Would you output each record exactly as it stands?

== Supplied entries ==
* * * * *

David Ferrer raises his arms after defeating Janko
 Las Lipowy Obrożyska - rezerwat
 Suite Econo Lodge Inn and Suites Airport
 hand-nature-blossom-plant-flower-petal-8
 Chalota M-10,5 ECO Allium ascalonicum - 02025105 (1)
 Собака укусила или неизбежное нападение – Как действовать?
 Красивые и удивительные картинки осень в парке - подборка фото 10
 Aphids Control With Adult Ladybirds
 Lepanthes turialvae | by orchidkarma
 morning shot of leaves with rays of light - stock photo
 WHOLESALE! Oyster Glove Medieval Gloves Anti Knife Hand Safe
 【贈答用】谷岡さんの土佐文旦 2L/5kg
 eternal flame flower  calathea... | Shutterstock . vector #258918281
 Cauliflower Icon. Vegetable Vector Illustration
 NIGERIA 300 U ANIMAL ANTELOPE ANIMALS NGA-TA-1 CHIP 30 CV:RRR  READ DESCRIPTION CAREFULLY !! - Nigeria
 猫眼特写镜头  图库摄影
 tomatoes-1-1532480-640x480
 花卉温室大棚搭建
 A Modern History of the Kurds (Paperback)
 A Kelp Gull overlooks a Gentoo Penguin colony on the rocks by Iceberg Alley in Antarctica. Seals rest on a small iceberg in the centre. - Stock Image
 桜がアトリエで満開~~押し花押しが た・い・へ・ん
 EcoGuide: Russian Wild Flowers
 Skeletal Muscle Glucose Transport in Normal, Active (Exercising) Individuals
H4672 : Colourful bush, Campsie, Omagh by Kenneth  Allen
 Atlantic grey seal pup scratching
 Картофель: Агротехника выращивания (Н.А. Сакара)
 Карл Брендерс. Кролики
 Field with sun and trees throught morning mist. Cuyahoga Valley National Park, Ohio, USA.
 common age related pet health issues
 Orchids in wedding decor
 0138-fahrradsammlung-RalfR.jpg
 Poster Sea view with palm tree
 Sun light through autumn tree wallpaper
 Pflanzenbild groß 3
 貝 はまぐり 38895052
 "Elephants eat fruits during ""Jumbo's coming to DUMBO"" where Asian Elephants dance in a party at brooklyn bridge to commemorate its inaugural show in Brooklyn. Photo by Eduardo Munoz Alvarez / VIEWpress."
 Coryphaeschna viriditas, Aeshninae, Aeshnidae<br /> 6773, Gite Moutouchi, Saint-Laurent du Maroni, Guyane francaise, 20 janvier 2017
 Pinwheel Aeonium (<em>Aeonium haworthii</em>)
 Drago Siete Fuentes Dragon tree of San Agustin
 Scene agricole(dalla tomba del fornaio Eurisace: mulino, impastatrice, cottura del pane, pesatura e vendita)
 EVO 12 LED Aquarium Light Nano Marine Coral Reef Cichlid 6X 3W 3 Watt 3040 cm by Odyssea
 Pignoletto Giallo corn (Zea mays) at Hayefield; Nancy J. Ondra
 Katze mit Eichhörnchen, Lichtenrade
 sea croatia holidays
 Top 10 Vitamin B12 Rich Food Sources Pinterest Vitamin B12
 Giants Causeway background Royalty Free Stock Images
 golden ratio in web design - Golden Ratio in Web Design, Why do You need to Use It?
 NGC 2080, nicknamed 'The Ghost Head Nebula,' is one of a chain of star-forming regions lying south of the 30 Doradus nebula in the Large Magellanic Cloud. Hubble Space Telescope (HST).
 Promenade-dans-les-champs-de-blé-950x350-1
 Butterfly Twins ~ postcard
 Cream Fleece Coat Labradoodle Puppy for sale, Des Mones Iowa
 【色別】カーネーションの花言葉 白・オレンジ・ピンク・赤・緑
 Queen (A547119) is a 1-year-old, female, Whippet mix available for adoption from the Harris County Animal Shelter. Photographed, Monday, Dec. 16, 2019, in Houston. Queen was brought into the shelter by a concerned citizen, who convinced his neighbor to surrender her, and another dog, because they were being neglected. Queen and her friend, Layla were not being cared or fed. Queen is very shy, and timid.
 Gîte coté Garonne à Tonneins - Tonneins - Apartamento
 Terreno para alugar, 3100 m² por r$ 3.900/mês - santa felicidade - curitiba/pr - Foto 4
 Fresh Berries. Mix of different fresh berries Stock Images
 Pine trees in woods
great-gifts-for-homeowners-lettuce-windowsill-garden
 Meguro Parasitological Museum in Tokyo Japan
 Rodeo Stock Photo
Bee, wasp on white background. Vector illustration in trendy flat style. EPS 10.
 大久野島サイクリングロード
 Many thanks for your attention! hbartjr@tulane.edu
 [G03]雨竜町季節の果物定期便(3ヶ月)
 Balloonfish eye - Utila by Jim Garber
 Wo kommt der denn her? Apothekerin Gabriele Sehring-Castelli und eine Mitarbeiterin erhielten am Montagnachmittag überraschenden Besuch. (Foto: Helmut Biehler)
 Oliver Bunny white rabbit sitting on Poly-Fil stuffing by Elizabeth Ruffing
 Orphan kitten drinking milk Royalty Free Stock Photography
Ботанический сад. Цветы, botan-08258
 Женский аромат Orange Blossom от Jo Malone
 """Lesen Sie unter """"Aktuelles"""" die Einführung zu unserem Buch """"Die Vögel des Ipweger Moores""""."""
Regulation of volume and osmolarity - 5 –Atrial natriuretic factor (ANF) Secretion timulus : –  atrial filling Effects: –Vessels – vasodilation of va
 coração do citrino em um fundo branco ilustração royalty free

* * * * *

== Result of this exercise ==
David Ferrer raises his arms after defeating Janko
 Las Lipowy Obrożyska - rezerwat
 Suite Econo Lodge Inn and Suites Airport
 hand-nature-blossom-plant-flower-petal-8
 Chalota M-10,5 ECO Allium ascalonicum - 02025105 (1)
 Собака укусила или неизбежное нападение – Как действовать?
 Красивые и удивительные картинки осень в парке - подборка фото 10
 Aphids Control With Adult Ladybirds
 Lepanthes turialvae | by orchidkarma
 morning shot of leaves with rays of light - stock photo
 WHOLESALE! Oyster Glove Medieval Gloves Anti Knife Hand Safe
 【贈答用】谷岡さんの土佐文旦 2L/5kg
 eternal flame flower  calathea... | Shutterstock . vector #258918281
 Cauliflower Icon. Vegetable Vector Illustration
 NIGERIA 300 U ANIMAL ANTELOPE ANIMALS NGA-TA-1 CHIP 30 CV:RRR  READ DESCRIPTION CAREFULLY !! - Nigeria
 猫眼特写镜头  图库摄影
 tomatoes-1-1532480-640x480
 花卉温室大棚搭建
 A Modern History of the Kurds (Paperback)
 A Kelp Gull overlooks a Gentoo Penguin colony on the rocks by Iceberg Alley in Antarctica. Seals rest on a small iceberg in the centre. - Stock Image
 桜がアトリエで満開~~押し花押しが た・い・へ・ん
 EcoGuide: Russian Wild Flowers
 Skeletal Muscle Glucose Transport in Normal, Active (Exercising) Individuals
H4672 : Colourful bush, Campsie, Omagh by Kenneth  Allen
 Atlantic grey seal pup scratching
 Картофель: Агротехника выращивания (Н.А. Сакара)
 Карл Брендерс. Кролики
 Field with sun and trees throught morning mist. Cuyahoga Valley National Park, Ohio, USA.
 common age related pet health issues
 Orchids in wedding decor
 0138-fahrradsammlung-RalfR.jpg
 Poster Sea view with palm tree
 Sun light through autumn tree wallpaper
 Pflanzenbild groß 3
 貝 はまぐり 38895052
 "Elephants eat fruits during ""Jumbo's coming to DUMBO"" where Asian Elephants dance in a party at brooklyn bridge to commemorate its inaugural show in Brooklyn. Photo by Eduardo Munoz Alvarez / VIEWpress."
 Coryphaeschna viriditas, Aeshninae, Aeshnidae<br /> 6773, Gite Moutouchi, Saint-Laurent du Maroni, Guyane francaise, 20 janvier 2017
 Pinwheel Aeonium (<em>Aeonium haworthii</em>)
 Drago Siete Fuentes Dragon tree of San Agustin
 Scene agricole(dalla tomba del fornaio Eurisace: mulino, impastatrice, cottura del pane, pesatura e vendita)
 EVO 12 LED Aquarium Light Nano Marine Coral Reef Cichlid 6X 3W 3 Watt 3040 cm by Odyssea
 Pignoletto Giallo corn (Zea mays) at Hayefield; Nancy J. Ondra
 Katze mit Eichhörnchen, Lichtenrade
 sea croatia holidays
 Top 10 Vitamin B12 Rich Food Sources Pinterest Vitamin B12
 Giants Causeway background Royalty Free Stock Images
 golden ratio in web design - Golden Ratio in Web Design, Why do You need to Use It?
 NGC 2080, nicknamed 'The Ghost Head Nebula,' is one of a chain of star-forming regions lying south of the 30 Doradus nebula in the Large Magellanic Cloud. Hubble Space Telescope (HST).
 Promenade-dans-les-champs-de-blé-950x350-1
 Butterfly Twins ~ postcard
 Cream Fleece Coat Labradoodle Puppy for sale, Des Mones Iowa
 【色別】カーネーションの花言葉 白・オレンジ・ピンク・赤・緑
 Queen (A547119) is a 1-year-old, female, Whippet mix available for adoption from the Harris County Animal Shelter. Photographed, Monday, Dec. 16, 2019, in Houston. Queen was brought into the shelter by a concerned citizen, who convinced his neighbor to surrender her, and another dog, because they were being neglected. Queen and her friend, Layla were not being cared or fed. Queen is very shy, and timid.
 Gîte coté Garonne à Tonneins - Tonneins - Apartamento
 Terreno para alugar, 3100 m² por r$ 3.900/mês - santa felicidade - curitiba/pr - Foto 4
 Fresh Berries. Mix of different fresh berries Stock Images
 Pine trees in woods
great-gifts-for-homeowners-lettuce-windowsill-garden
 Meguro Parasitological Museum in Tokyo Japan
 Rodeo Stock Photo
Bee, wasp on white background. Vector illustration in trendy flat style. EPS 10.
 大久野島サイクリングロード
 Many thanks for your attention! hbartjr@tulane.edu
 [G03]雨竜町季節の果物定期便(3ヶ月)
 Balloonfish eye - Utila by Jim Garber
 Wo kommt der denn her? Apothekerin Gabriele Sehring-Castelli und eine Mitarbeiterin erhielten am Montagnachmittag überraschenden Besuch. (Foto: Helmut Biehler)
 Oliver Bunny white rabbit sitting on Poly-Fil stuffing by Elizabeth Ruffing
 Orphan kitten drinking milk Royalty Free Stock Photography
Ботанический сад. Цветы, botan-08258
 Женский аромат Orange Blossom от Jo Malone
 """Lesen Sie unter """"Aktuelles"""" die Einführung zu unserem Buch """"Die Vögel des Ipweger Moores""""."""
Regulation of volume and osmolarity - 5 –Atrial natriuretic factor (ANF) Secretion timulus : –  atrial filling Effects: –Vessels – vasodilation of va
 coração do citrino em um fundo branco ilustração royalty free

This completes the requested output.